#### List of tasks
1. In the excerpt on economic sanctions, condense the paragraph that begins "In modern times" into one shorter sentence that keeps its main facts.
2. Render this sentence from the sanctions article in Spanish: "Sometimes sanctions bring about the desired result, but more often they do not, and on occasion they can backfire."

One well-established principle of sanctions policy is that the country or group imposing the sanctions must be prepared to take yes for an answer.

Analysis | Washington Politics

In his address to the nation on Wednesday about Iran’s response to the U.S. assassination of a senior Iranian military leader, President Trump pledged that the United States “will immediately impose additional punishing sanctions on the Iranian regime.”

Two days earlier, angered by Iraqi threats to expel U.S. troops because the assassination of the Iranian general was carried out on Iraqi territory, Trump promised to hit Iraq with “sanctions like they’ve never seen before, ever.”

With those statements, the president revived a debate that has been going on since long before the creation of this country: Do economic sanctions work? Are they an effective tool of foreign policy?

The president clearly thinks the answer is yes, but in truth it is much more complicated. Sometimes sanctions bring about the desired result, but more often they do not, and on occasion they can backfire.

"Sanctions have become a cheap way of doing foreign policy, except the costs are often really quite terrible," observed John Mueller, a political scientist at the University of Rochester.

It is certainly true that presidents and organizations often resort to sanctions because they appear to be low-cost, risk-free, bloodless instruments of leverage. That’s what the elders of the Greek city-state of Athens thought in 432 B.C. when they imposed a trade embargo on nearby Megara. One result of that decision was the outbreak of the Peloponnesian War.

In modern times, the United States and the United Nations have imposed sanctions and trade embargoes on countries and individuals all over the world, over issues ranging from nuclear proliferation to the failure to protect sea turtles. In general, the sanctions have been successful only when accepted and enforced by all or a great majority of nations.

The best-known example was the United Nations embargo on trade with apartheid South Africa, which eventually contributed to the end of white minority rule. Sanctions imposed by the United States and the United Nations together on the dictatorial regime of Muammar Gadhafi of Libya in the 1980s and 1990s apparently contributed to his decision to renounce the pursuit of nuclear weapons and to turn over for trial in Scotland two suspects in the bombing of Pan Am flight 103.

#### Data shown

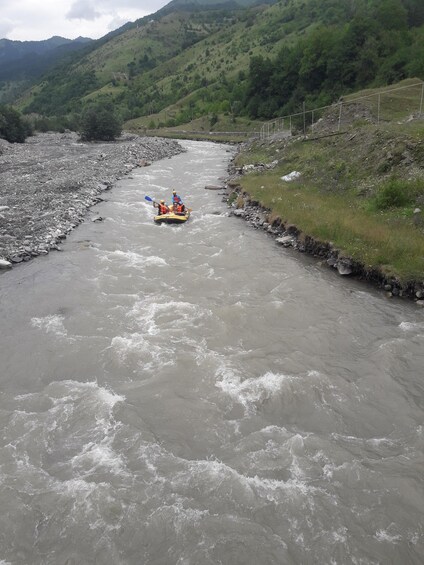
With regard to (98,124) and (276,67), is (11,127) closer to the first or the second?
(98,124)

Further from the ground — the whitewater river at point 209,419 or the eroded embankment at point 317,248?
the eroded embankment at point 317,248

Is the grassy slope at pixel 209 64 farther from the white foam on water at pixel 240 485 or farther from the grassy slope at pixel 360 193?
the white foam on water at pixel 240 485

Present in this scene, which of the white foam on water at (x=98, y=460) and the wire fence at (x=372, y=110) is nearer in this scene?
the white foam on water at (x=98, y=460)

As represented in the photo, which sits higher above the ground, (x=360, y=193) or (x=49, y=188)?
(x=49, y=188)

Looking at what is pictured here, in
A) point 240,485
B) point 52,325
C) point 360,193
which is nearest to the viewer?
point 240,485

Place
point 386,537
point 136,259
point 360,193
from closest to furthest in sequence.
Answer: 1. point 386,537
2. point 136,259
3. point 360,193

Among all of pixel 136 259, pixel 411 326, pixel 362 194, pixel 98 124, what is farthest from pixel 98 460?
pixel 98 124

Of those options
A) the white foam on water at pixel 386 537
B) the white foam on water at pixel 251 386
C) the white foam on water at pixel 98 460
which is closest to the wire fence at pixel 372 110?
the white foam on water at pixel 251 386

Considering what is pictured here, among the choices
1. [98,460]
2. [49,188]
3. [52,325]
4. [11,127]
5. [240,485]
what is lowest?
[240,485]
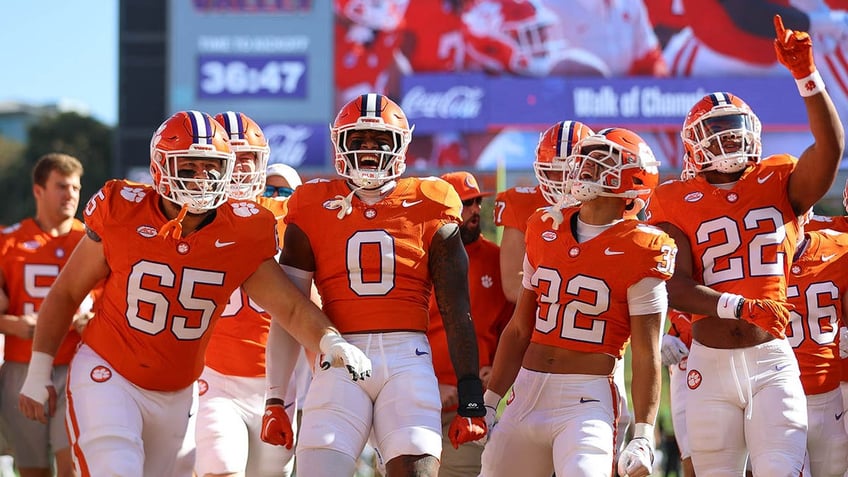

#### Solutions
1. The United States and the United Nations have imposed sanctions and trade embargoes around the world over issues from nuclear proliferation to failing to protect sea turtles, but these have generally worked only when all or most nations accepted and enforced them.

2. A veces las sanciones producen el resultado deseado, pero con mayor frecuencia no lo logran, y en ocasiones pueden resultar contraproducentes.